Delivery drivers are really stressed and overworked right now. And I am very grateful for anything brought to my door because I can’t go out. Even if there was no coronavirus, I can’t go out because my slow recovery from surgery is keeping me home. So I was trying to think of how I could thank them or better yet, tip them.
This is what I posted on my front door. If any of you know Spanish, please feel free to correct mine and I’ll redo the sign. I just used google translate, so who knows what my front door actually says!
The card I have taped to the sign is an Amazon gift card. I hope it’s clear to them what it is and that they can take it.
It’s a “print at home” gift card. I bought 10 of them for starters, and I’m going to put them out one at a time. So the only trick is noticing when one is gone so I can replace it before the next driver arrives with the next package.
With the print-at-home gift cards, you can designate whatever amount you want them to be worth. They are a file that you download, and each one has a unique code inside that can only be used once. I had to be careful to only print each one once. Then they just fold up into a card shape, with the unique code and instructions on the inside.
Here’s the link to buy them. https://smile.amazon.com/dp/B07P76HM3B/ref=s9_acss_bw_cg_gclptcg_2b1_w?pf_rd_m=ATVPDKIKX0DER&pf_rd_s=merchandised-search-4&pf_rd_r=NG3JX2XFACY84Z0C82D1&pf_rd_t=101&pf_rd_p=6b61ab65-7e92-43b7-b085-459660c9cd18&pf_rd_i=2238192011
Here’s what my order looked like:
Then I got an email with a link:
And this is what I got when I clicked on the link in the email:
Then I downloaded them one at a time, and printed and folded each one.
I just put the first one out today, so I don’t know if it will work or not. The delivery drivers are in such a rush, they may not notice. If no one takes it, I may have to make another sign that says, “You can have this gift card! Please take it! Yes, it’s for you!”
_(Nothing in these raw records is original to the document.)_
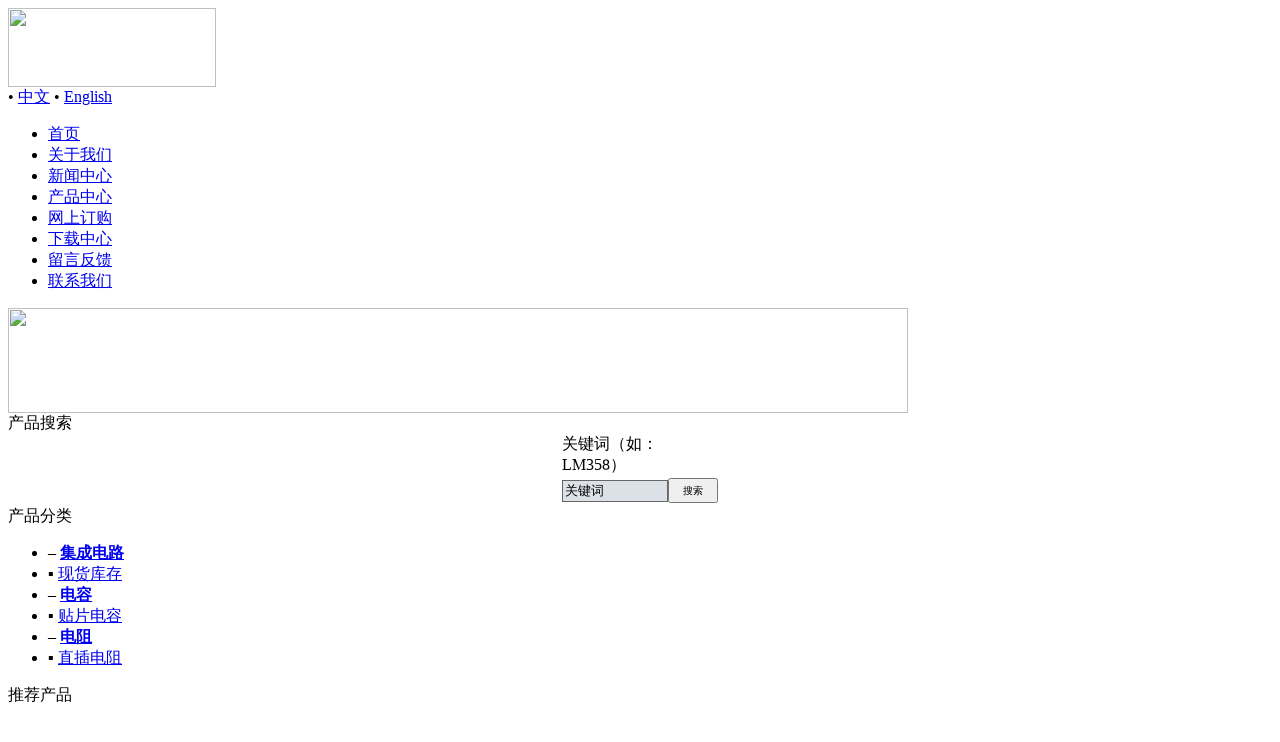

--- FILE ---
content_type: text/html; charset=UTF-8
request_url: http://kuoking.com/products_view215.html
body_size: 2975
content:
<!DOCTYPE html PUBLIC "-//W3C//DTD XHTML 1.0 Transitional//EN" "http://www.w3.org/TR/xhtml1/DTD/xhtml1-transitional.dtd">
<html xmlns="http://www.w3.org/1999/xhtml">
<head>
<meta http-equiv="Content-Type" content="text/html; charset=utf-8" />
<link href="/images/style.css" rel="stylesheet" type="text/css" />
<link href="/admin/fancybox/jquery.fancybox-1.3.4.css" rel="stylesheet" type="text/css" media="screen" />
<meta name="description" content="Shenzhen KuoKing Electrionics Co.,Ltd Major sales DlP,SMD,diodes,transistors,lC,resistors,capacitors,inductors,etc." />
<meta name="keywords" content="DlP, SMD, diodes, transistors, lC, resistors, capacitors, inductors" />
<title>现货供应 ES9018K2M 全国最大供应中心 价优货实 欢迎资料 - 深圳市福田区阔晶电子商行</title>
<script type="text/javascript" src="/js/jquery.min.js"></script>
<script type="text/javascript" src="/js/jquery.cookie.js"></script>
<script type="text/javascript" src="/js/language.js"></script>
<script type="text/javascript" src="/js/jquery.loadimage.js"></script>
<script type="text/javascript" src="/js/jquery.cycle.all.js"></script>
<script type="text/javascript" src="/js/jquery.marquee.js"></script>
<script type="text/javascript" src="/admin/fancybox/jquery.fancybox-1.3.4.pack.js"></script>
</head>

<body>
<div class="header">
	<div class="left"><a href="http://www.kuoking.com"><img src="/images/logo.gif" width="208" height="79" border="0" /></a></div>
	<div class="right">
		<div class="r1"><div class="lng">&#8226; <a href="javascript:void(0);" onclick="javascript:SetLanguage('cn');" class="white">中文</a> &#8226; <a href="javascript:void(0);" onclick="javascript:SetLanguage('en');" class="white">English</a></div></div>
		<div class="r2">
			<div class="menu_l"></div>
			<div class="menu">
			  <ul>
			    <li><a href="/index.html">首页</a></li>
			    <li><a href="/aboutus.html">关于我们</a></li>
			    <li><a href="/news.html">新闻中心</a></li>
			    <li><a href="/products.html">产品中心</a></li>
			    <li><a href="/order.html">网上订购</a></li>
			    <li><a href="/downloads.html">下载中心</a></li>
			    <li><a href="/feedback.html">留言反馈</a></li>
			    <li><a href="/contactus.html">联系我们</a></li>
		      </ul>
		    </div>
			<div class="menu_r"></div>
		</div>
	</div>
</div><div class="banner"><img src="/images/banner1.jpg" width="900" height="105" /></div>
<div class="main">
	<div class="left">
		<div class="title">产品搜索</div>
		<div class="search">
			<form name="search" method="post" action="">
			<table width="150" border="0" cellpadding="0" cellspacing="0" align="center">
			  <!--DWLayoutTable-->
			  <tr>
				<td height="20" colspan="2">关键词（如：LM358）</td>
			  </tr>
			  <tr>
				<td height="30"><input type="text" name="keyword" id="keyword" style="background-color: #DBE1E6;border: 1px solid #666666;color: #000000; height: 18px; width:100px;" value="关键词" onFocus="if(this.value == this.defaultValue) this.value = ''" onBlur="if(this.value == '') this.value = this.defaultValue" /></td>
				<td><input type="button" id="search" style="width:50px; height:25px; font-size:10px" value="搜索" /></td>
			  </tr>
			</table>
			</form>
	    </div>
		<div class="title">产品分类</div>
		<div class="menu">
		  <ul>
		    <li onMouseOver=javescript:this.className="menu_over" onMouseOut=javescript:this.className="">&#8211; <a href="/proclass_1_page1.html"><strong>集成电路</strong></a></li>
		    <li onMouseOver=javescript:this.className="menu_over" onMouseOut=javescript:this.className="">▪ <a href="/proclass_4_page1.html">现货库存</a></li>
		    <li onMouseOver=javescript:this.className="menu_over" onMouseOut=javescript:this.className="">&#8211; <a href="/proclass_2_page1.html"><strong>电容</strong></a></li>
		    <li onMouseOver=javescript:this.className="menu_over" onMouseOut=javescript:this.className="">▪ <a href="/proclass_3_page1.html">贴片电容</a></li>
		    <li onMouseOver=javescript:this.className="menu_over" onMouseOut=javescript:this.className="">&#8211; <a href="/proclass_5_page1.html"><strong>电阻</strong></a></li>
		    <li onMouseOver=javescript:this.className="menu_over" onMouseOut=javescript:this.className="">▪ <a href="/proclass_6_page1.html">直插电阻</a></li>
	      </ul>
	    </div>
		<div class="title">推荐产品</div>
		<div class="hot">
		  <ul>

		    <li><div class="h1">暂无数据...</div><div class="h2"></div></li>
				      </ul>
	    </div>
	</div>
<script language="javascript">
<!--
//marquee
$('.hot').kxbdMarquee({isEqual:false,direction:'up',scrollDelay:60});
-->
</script>
<script type="text/javascript">
<!--
//回车键触发提交表单
$(document).keyup(function(event){
	if(event.keyCode ==13){
		$("#search").trigger("click");
	}
});
//提交表单
$('#search').click(function(){
	var key = $('#keyword').val();
	if(key =="" || key =="Keyword" || key == "关键词")
	{
		alert("请输入型号！");
		$('#keyword').focus();
		return false;
	}else{
		window.location.href="search_result_"+key+"__1.html";
		$.ajaxSetup({cache: false });
		$.ajax({
			type:"get",
			data:{keyword:key},
			url:"include/postmail.php?act=keyword",
			dataType:'json',
			async:true
		});
	}
});
-->
</script>	<div class="right">
		<div class="title">
			<div class="t1">产品展示</div>
			<div class="t2">现在位置：<a href=index.html>网站首页</a> &raquo; <a href=products.html>产品中心</a> &raquo; 产品详情 </div>
		</div>
		<div class="proview">
			<div class="photo"><a class="showpic" href="images/nopic.gif"><img src="images/nopic.gif" border="0" /></a><span></span></div>
			<div class="zoom"><a class="showpic" href="images/nopic.gif" target="_blank">点击查看大图</a></div>
			<div class="name"><h1>ES9018K2M</h1></div>
			<div class="p1">
			  <ul>
				<li>型号：<b>ES9018K2M</b></li><li>品牌：ESS</li>
				<li>封装：QFN28</li><li>批号：16+</li>
				<li>数量：3300</li><li>备注：现货供应</li>
				<li><img src="/images/pdf.gif" /> <a target="_blank" href="/null">下载</a> &raquo;</li><li><a class="inquiry" href="/makeorder_215.html" >订购该产品</a> &#8250;&#8250;</li>
		      </ul>
		    </div>
			<div class="p2">产品详情：</div>
			<div class="p3"><p><strong>深圳市福田区阔晶电子商行</strong></p><p>门市：深圳市福田区华强北中航路佳和华强大厦（华强三期）五楼5C066室<br />颜小姐 QQ: 420205996 MSN: szcool2009@hotmail.com 手机: (86)136-3253-0586</p><p>型号繁多，未能尽录<br />//更多产品请到以下网站查询：<br />http://www.<span style="color:#000000;">kuoking</span>.com</p></div>
			<div class="p3"></div>
		</div>
	</div>
</div>
<script type="text/javascript">
<!--
//loadimage
$(function(){
	$(".photo img").LoadImage(true,360,270,"/images/loading.gif");
});

//loading original images
$(document).ready(function() {
	$("a.showpic").fancybox();
});
$(".inquiry").fancybox({
	'overlayShow'		: false,
	'width'				: 400,
	'height'			: 500,
	'autoScale'			: false,
	'transitionIn'		: 'none',
	'transitionOut'		: 'none',
	'type'				: 'iframe'
			});
-->
</script>
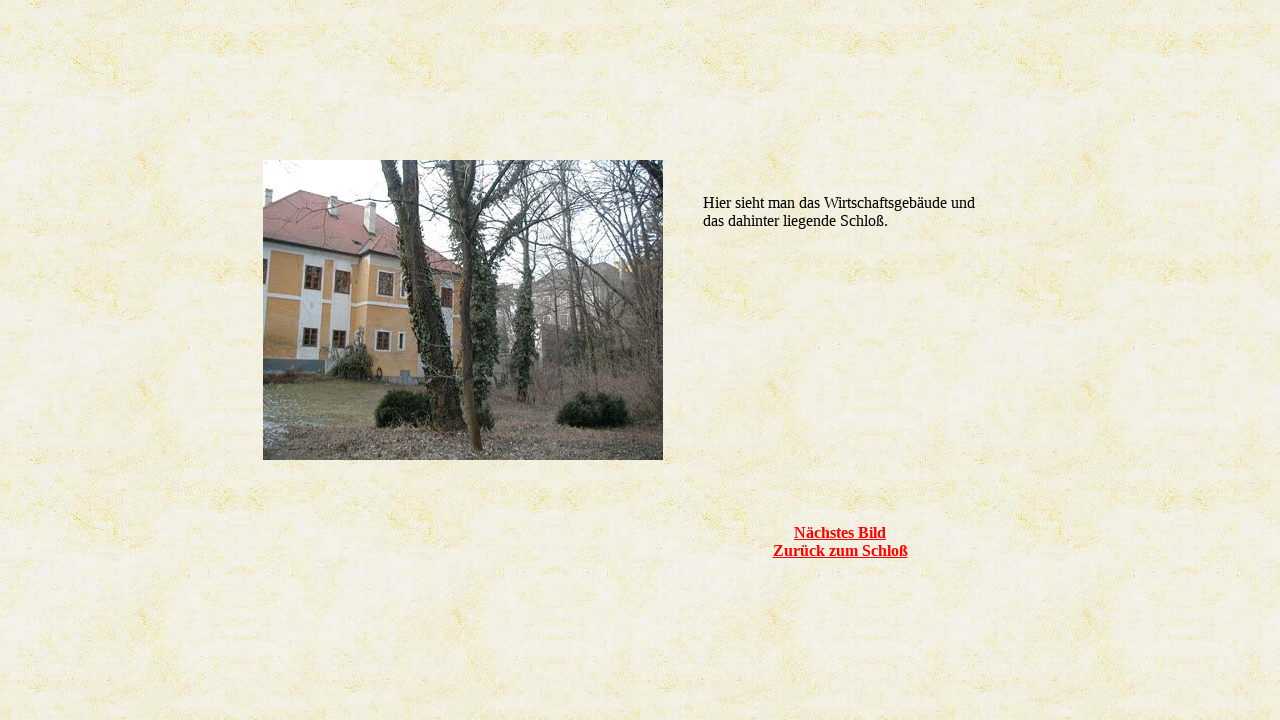

--- FILE ---
content_type: text/html
request_url: http://www.burgenkunde.at/niederoesterreich/sachsengang/sachsengang17.htm
body_size: 549
content:
<html>
<head>
<title>Schlo&szlig; Sachsengang</title>
<meta http-equiv="Content-Type" content="text/html; charset=iso-8859-1">
</head>
<body bgcolor="#FFFFFF" text="#000000" background="../pergament.jpg" link="#FF0000" vlink="#FF0000" alink="#FF0000">
<table width="100%" height="100%" border="0" cellspacing="0" cellpadding="0">
  <tr>
    <td>
      <table width="755" border="0" cellspacing="0" cellpadding="0" align="center" height="400">
        <tr> 
          <td valign="top" width="400" rowspan="2" height="400"> 
            <p align="center"><img src="sachsengang17.jpg" width="400" height="300" alt="Schlo&szlig; Sachsengang"></p>
          </td>
          <td valign="top" width="355" height="340"> 
            <p>&nbsp;</p>
            <blockquote> 
              <p>Hier sieht man das Wirtschaftsgeb&auml;ude und das dahinter liegende 
                Schlo&szlig;.</p>
            </blockquote>
          </td>
        </tr>
        <tr>
          <td valign="bottom" width="355" height="60"> 
            <div align="center"> 
              <p><a href="sachsengang18.htm" target="oben"><b>N&auml;chstes Bild</b></a><br>
                <a href="sachsengang.htm" target="oben"><b>Zur&uuml;ck zum Schlo&szlig;</b></a></p>
              </div>
          </td>
        </tr>
      </table>
    </td>
  </tr>
</table>
</body>
</html>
Our house is fine and the plants are alive, thanks to John’s friend who watered them 🙂
Here’s my “new” view, from my new spot on the couch. It beats the view of the back of the van! That big cycad (the thing that is in a huge pot that looks like a dwarf palm tree) is going back outside soon. It’s not really an indoor plant, but New Mexico winters get pretty cold. It’s on rollers, because yeah, it’s too heavy to move otherwise. And that nice big screen TV is sort of wasted on me. I don’t actually watch TV, although maybe I should learn to like it. But weather permitting, I hope to spend most of this spring & summer in the backyard.
My Japanese maple on the front porch is alive and putting out new little leaves!
And the pear tree we planted in the backyard last fall is alive and blooming!
We planted a bunch of new little trees when we moved in for additional privacy from that house above us. And soon the big white birch will leaf out too.